QUESTIONS ON THE MATERIAL:
(a) In the text on Oscar campaigns, what else happens on Dec. 27 besides the 100th anniversary of the first "Peter Pan" stage performance?
(b) Pick up the text on Oscar campaigns after its final sentence and keep writing it.

PAGE TEXT:
In addition, Oscar hopefuls must contend with voters’ own biases. While Rusesabagina and Charles have few opponents, what about Che Guevara, portrayed by Gael Garcia Bernal in the much-touted “Motorcycle Diaries,” or the controversial sexologist portrayed by Liam Neeson in the buzzed-about “Kinsey”?
Miramax is preempting charges of factual inaccuracy in “Finding Neverland” by framing the film as anything but a biopic. “It’s a fictional meditation on the creation of ‘Peter Pan,’ inspired by the real friendship between author J.M. Barrie and the Llewelyn-Davies boys,” says Swartz. “As we’ve always said upfront, it’s quite fictionalized.”
The publicity team has recruited Barrie family members and “Peter Pan” experts to do interviews while Depp is unavailable for press, shooting “Charlie and the Chocolate Factory.”
For Dec. 27, the 100th anniversary of the first performance of the “Peter Pan” stage play, Miramax plans tie-in events to re-energize the campaign. The date happens to be the same day Academy ballots are sent out.

Saved data entries
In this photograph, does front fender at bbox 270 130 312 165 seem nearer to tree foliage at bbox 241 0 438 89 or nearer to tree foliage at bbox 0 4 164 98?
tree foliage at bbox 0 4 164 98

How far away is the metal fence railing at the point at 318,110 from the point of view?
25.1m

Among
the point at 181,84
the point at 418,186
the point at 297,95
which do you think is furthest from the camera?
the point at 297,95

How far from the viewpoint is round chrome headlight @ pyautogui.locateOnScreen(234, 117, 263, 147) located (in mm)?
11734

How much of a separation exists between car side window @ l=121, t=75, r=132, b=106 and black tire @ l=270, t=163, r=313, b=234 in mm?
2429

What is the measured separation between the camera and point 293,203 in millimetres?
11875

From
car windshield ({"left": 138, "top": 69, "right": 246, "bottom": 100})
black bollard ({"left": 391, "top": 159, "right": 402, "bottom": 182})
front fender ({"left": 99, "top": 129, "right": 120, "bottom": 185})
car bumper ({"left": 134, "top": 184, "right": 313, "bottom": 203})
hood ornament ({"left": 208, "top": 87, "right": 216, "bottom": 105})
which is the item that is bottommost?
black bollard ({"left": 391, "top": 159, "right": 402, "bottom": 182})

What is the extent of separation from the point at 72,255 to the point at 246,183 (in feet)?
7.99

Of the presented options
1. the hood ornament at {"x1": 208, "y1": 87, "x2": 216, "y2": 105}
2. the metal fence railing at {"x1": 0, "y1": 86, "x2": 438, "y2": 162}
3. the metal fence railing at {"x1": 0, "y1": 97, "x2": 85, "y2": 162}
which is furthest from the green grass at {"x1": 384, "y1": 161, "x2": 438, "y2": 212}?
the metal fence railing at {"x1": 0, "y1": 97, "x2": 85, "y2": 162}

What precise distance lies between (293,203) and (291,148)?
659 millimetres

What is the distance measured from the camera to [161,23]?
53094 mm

YOUR WRITTEN ANSWERS:
(a) Academy ballots are sent out that day.

(b)
In another preemptive move, Miramax has enlisted Andrew Birkin, author of biography “J.M. Barrie and the Lost Boys,” to speak on behalf of Barrie and squash any suspicions that he may have been a pedophile. In the Nov. 1 issue of Newsweek, for example, an article quotes Birkin: “Barrie was essentially asexual, clearly impotent. He was a lover of children, yes, but not sexually.”
In an echo of the negative politicking that surrounded “A Beautiful Mind” protagonist John Nash, a consortium of right-wing groups is asserting that researcher Alfred Kinsey was not only a pedophile but a Nazi collaborator.
Fox Searchlight’s Utley isn’t worried. “We know that Alfred Kinsey was a controversial figure, and I think the beauty of Bill Condon’s movie is that it doesn’t whitewash him and it doesn’t take sides,” he says.
Utley and other marketers believe smear campaigning is less prevalent today. Plus, an AMPAS rule adopted this year prohibits Oscar campaign material that casts a negative light on opposing pics or even mentions the competition. The regulation joins a familiar laundry list of no-nos, barring everything from telephone lobbying and private receptions to screening invitations that include any sort of promotional claim.
Such rules confound some veteran publicists. “It’s tougher now than ever to campaign a picture, because there are more restrictions,” says Tony Angelotti, a veteran campaigner working with U on “Ray.”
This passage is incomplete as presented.